RAGAS is a widely used open-source framework for evaluating RAG pipeline quality across these dimensions.

If you do not have labeled query-document pairs for evaluation, LLMs can be used to generate synthetic evaluation sets from your corpus, bootstrapping an evaluation harness before any real user queries are available.

06. Common Pitfalls

Vector-only retrieval on technical corpora:
Product names, error codes, version numbers, and function names require exact lexical matching. BM25 must be in the stack.

No reranking:
First-stage retrieval optimizes for recall. Reranking is required for precision.

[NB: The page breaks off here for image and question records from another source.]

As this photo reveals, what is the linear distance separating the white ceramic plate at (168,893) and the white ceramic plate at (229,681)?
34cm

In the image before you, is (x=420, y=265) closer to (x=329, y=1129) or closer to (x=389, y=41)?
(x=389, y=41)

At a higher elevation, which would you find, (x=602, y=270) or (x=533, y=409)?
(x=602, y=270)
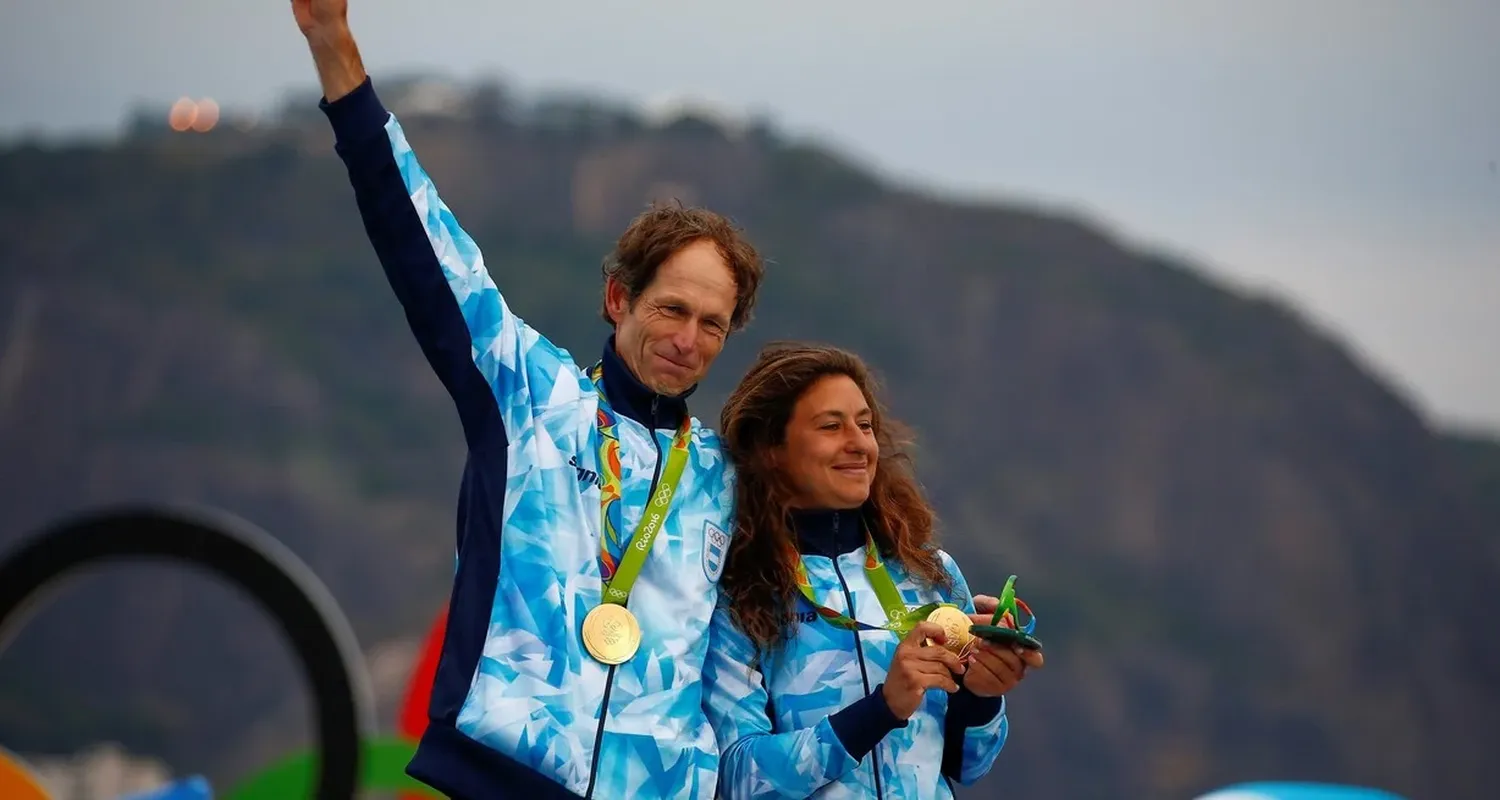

Without it, the top-k chunks sent to the LLM include significant noise.

Fixed top-k without evaluation:
Top-5 may be right for one query distribution and wrong for another. Measure Recall@k on your specific corpus before committing to a k value.

No query transformation:
User queries are often short, ambiguous, and poorly matched to document language. Query rewriting or multi-query expansion consistently improves recall with minimal latency overhead.

Treating the embedding model as a constant:
General-purpose embedding models underperform on domain-specific language. Fine-tuning or selecting a domain-adapted embedding model (such as a legal or biomedical embedding model) can substantially improve retrieval quality. When labeled data is unavailable, synthetic query-document pairs generated by an LLM can bootstrap embedding fine-tuning.